> Aim
Print the entire listing. Each line must match the original exactly.

> Data supplied
/---

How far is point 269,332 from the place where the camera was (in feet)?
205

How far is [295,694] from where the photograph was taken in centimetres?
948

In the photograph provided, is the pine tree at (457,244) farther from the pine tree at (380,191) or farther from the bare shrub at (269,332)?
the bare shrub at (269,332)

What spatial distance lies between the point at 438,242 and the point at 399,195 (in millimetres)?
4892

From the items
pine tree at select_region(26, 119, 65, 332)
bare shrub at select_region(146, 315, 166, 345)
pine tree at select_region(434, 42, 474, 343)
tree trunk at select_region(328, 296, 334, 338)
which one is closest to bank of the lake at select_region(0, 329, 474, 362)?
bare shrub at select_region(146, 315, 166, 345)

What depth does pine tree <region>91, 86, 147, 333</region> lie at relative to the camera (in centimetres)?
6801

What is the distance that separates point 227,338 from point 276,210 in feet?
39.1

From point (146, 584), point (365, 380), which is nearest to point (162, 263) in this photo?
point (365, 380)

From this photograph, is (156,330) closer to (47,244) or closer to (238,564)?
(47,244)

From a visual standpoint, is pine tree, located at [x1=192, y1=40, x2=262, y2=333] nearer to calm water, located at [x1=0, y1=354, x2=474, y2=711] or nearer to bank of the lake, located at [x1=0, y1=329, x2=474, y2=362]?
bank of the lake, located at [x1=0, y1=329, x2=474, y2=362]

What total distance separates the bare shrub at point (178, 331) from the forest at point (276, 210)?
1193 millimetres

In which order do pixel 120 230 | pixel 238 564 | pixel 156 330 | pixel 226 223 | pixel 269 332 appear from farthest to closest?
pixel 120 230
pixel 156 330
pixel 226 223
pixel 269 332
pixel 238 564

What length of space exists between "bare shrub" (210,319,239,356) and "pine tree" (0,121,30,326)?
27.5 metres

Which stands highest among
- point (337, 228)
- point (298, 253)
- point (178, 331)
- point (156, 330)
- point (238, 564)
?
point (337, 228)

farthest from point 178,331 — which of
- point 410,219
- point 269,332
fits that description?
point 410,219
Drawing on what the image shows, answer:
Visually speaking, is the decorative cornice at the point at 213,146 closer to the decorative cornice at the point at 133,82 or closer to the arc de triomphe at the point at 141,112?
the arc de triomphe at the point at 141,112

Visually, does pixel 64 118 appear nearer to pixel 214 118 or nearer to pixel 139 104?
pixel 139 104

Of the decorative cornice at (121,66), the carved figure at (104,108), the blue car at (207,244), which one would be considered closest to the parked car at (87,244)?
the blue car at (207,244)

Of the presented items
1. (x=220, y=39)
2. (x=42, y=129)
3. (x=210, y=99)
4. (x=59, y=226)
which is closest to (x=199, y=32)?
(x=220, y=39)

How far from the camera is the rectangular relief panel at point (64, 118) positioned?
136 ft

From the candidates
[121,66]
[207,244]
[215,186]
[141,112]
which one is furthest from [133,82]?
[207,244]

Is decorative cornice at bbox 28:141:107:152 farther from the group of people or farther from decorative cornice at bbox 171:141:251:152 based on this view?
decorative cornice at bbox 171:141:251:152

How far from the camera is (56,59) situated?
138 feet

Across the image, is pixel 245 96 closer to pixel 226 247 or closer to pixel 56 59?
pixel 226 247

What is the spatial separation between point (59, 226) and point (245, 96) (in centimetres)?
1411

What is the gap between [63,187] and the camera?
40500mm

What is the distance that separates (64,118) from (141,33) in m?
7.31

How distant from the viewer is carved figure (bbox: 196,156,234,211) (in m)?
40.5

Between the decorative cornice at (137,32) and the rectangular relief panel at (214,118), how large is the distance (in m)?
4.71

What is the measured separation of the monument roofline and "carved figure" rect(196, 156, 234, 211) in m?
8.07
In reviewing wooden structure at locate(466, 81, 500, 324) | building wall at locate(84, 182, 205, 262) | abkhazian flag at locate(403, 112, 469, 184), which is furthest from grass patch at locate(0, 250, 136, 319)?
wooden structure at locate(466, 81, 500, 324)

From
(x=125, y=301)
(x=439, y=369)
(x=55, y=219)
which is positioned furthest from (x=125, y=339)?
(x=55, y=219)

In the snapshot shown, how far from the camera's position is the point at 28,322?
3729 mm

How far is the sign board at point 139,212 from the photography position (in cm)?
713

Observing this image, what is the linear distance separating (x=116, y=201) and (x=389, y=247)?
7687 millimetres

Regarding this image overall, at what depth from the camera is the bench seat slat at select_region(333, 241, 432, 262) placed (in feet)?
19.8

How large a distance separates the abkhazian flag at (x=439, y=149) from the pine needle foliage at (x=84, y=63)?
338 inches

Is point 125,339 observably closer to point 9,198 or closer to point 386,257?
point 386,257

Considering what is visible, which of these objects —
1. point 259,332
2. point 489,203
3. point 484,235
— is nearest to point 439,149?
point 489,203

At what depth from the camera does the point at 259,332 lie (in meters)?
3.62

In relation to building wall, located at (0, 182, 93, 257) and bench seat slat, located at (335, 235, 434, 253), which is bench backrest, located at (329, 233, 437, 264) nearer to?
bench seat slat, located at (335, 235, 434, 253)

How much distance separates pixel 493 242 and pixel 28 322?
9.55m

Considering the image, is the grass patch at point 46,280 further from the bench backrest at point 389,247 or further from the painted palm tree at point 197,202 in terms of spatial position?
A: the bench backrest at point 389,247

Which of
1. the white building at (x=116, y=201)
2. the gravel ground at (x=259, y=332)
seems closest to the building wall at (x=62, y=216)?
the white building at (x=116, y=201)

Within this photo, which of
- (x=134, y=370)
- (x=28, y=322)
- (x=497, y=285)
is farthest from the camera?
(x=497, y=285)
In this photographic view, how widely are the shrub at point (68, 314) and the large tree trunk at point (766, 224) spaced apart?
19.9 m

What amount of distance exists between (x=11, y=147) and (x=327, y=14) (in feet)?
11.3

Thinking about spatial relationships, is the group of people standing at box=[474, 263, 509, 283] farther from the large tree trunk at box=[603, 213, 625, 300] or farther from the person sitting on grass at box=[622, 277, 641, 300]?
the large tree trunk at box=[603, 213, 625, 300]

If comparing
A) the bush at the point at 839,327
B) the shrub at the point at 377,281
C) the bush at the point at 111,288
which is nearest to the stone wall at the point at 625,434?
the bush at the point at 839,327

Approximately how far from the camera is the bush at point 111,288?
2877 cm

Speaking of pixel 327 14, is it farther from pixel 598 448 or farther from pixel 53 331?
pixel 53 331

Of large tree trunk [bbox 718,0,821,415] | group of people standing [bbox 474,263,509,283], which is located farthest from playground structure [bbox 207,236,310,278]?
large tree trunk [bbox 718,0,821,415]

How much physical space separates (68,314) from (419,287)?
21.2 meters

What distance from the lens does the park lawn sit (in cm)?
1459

\---

> Problem solution
How far is point 269,332 from the place where the camera was (in feet)?
205

How far is [295,694] from where the photograph was taken in centimetres?
948

In the photograph provided, is the pine tree at (457,244) farther from the pine tree at (380,191) or farther from the bare shrub at (269,332)?
the bare shrub at (269,332)

What spatial distance lies between the point at 438,242 and the point at 399,195 (in millimetres)?
4892

From the items
pine tree at select_region(26, 119, 65, 332)
bare shrub at select_region(146, 315, 166, 345)
pine tree at select_region(434, 42, 474, 343)
tree trunk at select_region(328, 296, 334, 338)
which one is closest to bank of the lake at select_region(0, 329, 474, 362)?
bare shrub at select_region(146, 315, 166, 345)

What depth does pine tree <region>91, 86, 147, 333</region> lie at relative to the camera (in centimetres)?
6801

What is the distance that separates point 227,338 from point 276,210 in feet?
39.1

From point (146, 584), point (365, 380), which is nearest to point (162, 263) in this photo?
point (365, 380)

From this photograph, is (156,330) closer to (47,244) or closer to (238,564)?
(47,244)

From a visual standpoint, is pine tree, located at [x1=192, y1=40, x2=262, y2=333] nearer to calm water, located at [x1=0, y1=354, x2=474, y2=711] or nearer to bank of the lake, located at [x1=0, y1=329, x2=474, y2=362]?
bank of the lake, located at [x1=0, y1=329, x2=474, y2=362]

What total distance separates the bare shrub at point (178, 331) from the forest at point (276, 210)?
1193 millimetres

In which order do pixel 120 230 | pixel 238 564 | pixel 156 330 | pixel 226 223 | pixel 269 332 appear from farthest to closest?
pixel 120 230
pixel 156 330
pixel 226 223
pixel 269 332
pixel 238 564

What length of space exists between "bare shrub" (210,319,239,356) and "pine tree" (0,121,30,326)?
27.5 metres

Which stands highest among
- point (337, 228)
- point (298, 253)
- point (178, 331)
- point (156, 330)
- point (238, 564)
?
point (337, 228)

farthest from point 178,331 — which of
- point 410,219
- point 269,332
fits that description?
point 410,219
Drawing on what the image shows, answer:
Visually speaking, is the decorative cornice at the point at 213,146 closer to the decorative cornice at the point at 133,82 or closer to the arc de triomphe at the point at 141,112?
the arc de triomphe at the point at 141,112

Visually, does pixel 64 118 appear nearer to pixel 214 118 or nearer to pixel 139 104?
pixel 139 104

Of the decorative cornice at (121,66), the carved figure at (104,108), the blue car at (207,244), which one would be considered closest to the parked car at (87,244)?
the blue car at (207,244)

Of the presented items
1. (x=220, y=39)
2. (x=42, y=129)
3. (x=210, y=99)
4. (x=59, y=226)
which is closest to (x=199, y=32)?
(x=220, y=39)

How far from the camera is the rectangular relief panel at point (64, 118) positioned?
136 ft

From the candidates
[121,66]
[207,244]
[215,186]
[141,112]
which one is furthest from [133,82]?
[207,244]

Is decorative cornice at bbox 28:141:107:152 farther from the group of people or farther from decorative cornice at bbox 171:141:251:152 based on this view?
decorative cornice at bbox 171:141:251:152

How far from the camera is (56,59) situated?
138 feet

Across the image, is pixel 245 96 closer to pixel 226 247 or closer to pixel 56 59?
pixel 226 247

What is the spatial separation between point (59, 226) and point (245, 96) (in centimetres)?
1411

What is the gap between [63,187] and the camera?
40500mm

What is the distance that separates (64,118) from (141,33) in m?
7.31

How distant from the viewer is carved figure (bbox: 196,156,234,211) (in m)?
40.5

Between the decorative cornice at (137,32) and the rectangular relief panel at (214,118), how large is the distance (in m)?
4.71

What is the measured separation of the monument roofline and "carved figure" rect(196, 156, 234, 211) in m?
8.07
In reviewing wooden structure at locate(466, 81, 500, 324) | building wall at locate(84, 182, 205, 262) | abkhazian flag at locate(403, 112, 469, 184), which is furthest from grass patch at locate(0, 250, 136, 319)?
wooden structure at locate(466, 81, 500, 324)

From
(x=125, y=301)
(x=439, y=369)
(x=55, y=219)
which is positioned furthest from (x=125, y=339)?
(x=55, y=219)

In the snapshot shown, how far from the camera's position is the point at 28,322?
3729 mm

How far is the sign board at point 139,212 from the photography position (in cm)?
713

Observing this image, what is the linear distance separating (x=116, y=201) and (x=389, y=247)?
7687 millimetres

Regarding this image overall, at what depth from the camera is the bench seat slat at select_region(333, 241, 432, 262) placed (in feet)?
19.8

How large a distance separates the abkhazian flag at (x=439, y=149) from the pine needle foliage at (x=84, y=63)?
338 inches

Is point 125,339 observably closer to point 9,198 or closer to point 386,257?
point 386,257

Considering what is visible, which of these objects —
1. point 259,332
2. point 489,203
3. point 484,235
— is nearest to point 439,149?
point 489,203

At what depth from the camera does the point at 259,332 lie (in meters)?
3.62

In relation to building wall, located at (0, 182, 93, 257) and bench seat slat, located at (335, 235, 434, 253), which is bench backrest, located at (329, 233, 437, 264) nearer to?
bench seat slat, located at (335, 235, 434, 253)

How much distance separates pixel 493 242 and pixel 28 322?
9.55m

Considering the image, is the grass patch at point 46,280 further from the bench backrest at point 389,247 or further from the painted palm tree at point 197,202 in terms of spatial position?
A: the bench backrest at point 389,247

Which of
1. the white building at (x=116, y=201)
2. the gravel ground at (x=259, y=332)
seems closest to the building wall at (x=62, y=216)?
the white building at (x=116, y=201)

Within this photo, which of
- (x=134, y=370)
- (x=28, y=322)
- (x=497, y=285)
is farthest from the camera?
(x=497, y=285)
In this photographic view, how widely are the shrub at point (68, 314) and the large tree trunk at point (766, 224) spaced apart?
19.9 m

What amount of distance exists between (x=11, y=147) and (x=327, y=14) (in feet)?
11.3

Thinking about spatial relationships, is the group of people standing at box=[474, 263, 509, 283] farther from the large tree trunk at box=[603, 213, 625, 300] or farther from the person sitting on grass at box=[622, 277, 641, 300]?
the large tree trunk at box=[603, 213, 625, 300]

If comparing
A) the bush at the point at 839,327
B) the shrub at the point at 377,281
C) the bush at the point at 111,288
which is nearest to the stone wall at the point at 625,434?
the bush at the point at 839,327

Approximately how far from the camera is the bush at point 111,288?
2877 cm

Speaking of pixel 327 14, is it farther from pixel 598 448 or farther from pixel 53 331?
pixel 53 331

Of large tree trunk [bbox 718,0,821,415] | group of people standing [bbox 474,263,509,283], which is located farthest from playground structure [bbox 207,236,310,278]?
large tree trunk [bbox 718,0,821,415]

How much physical space separates (68,314) from (419,287)?
21.2 meters

What distance from the lens does the park lawn sit (in cm)?
1459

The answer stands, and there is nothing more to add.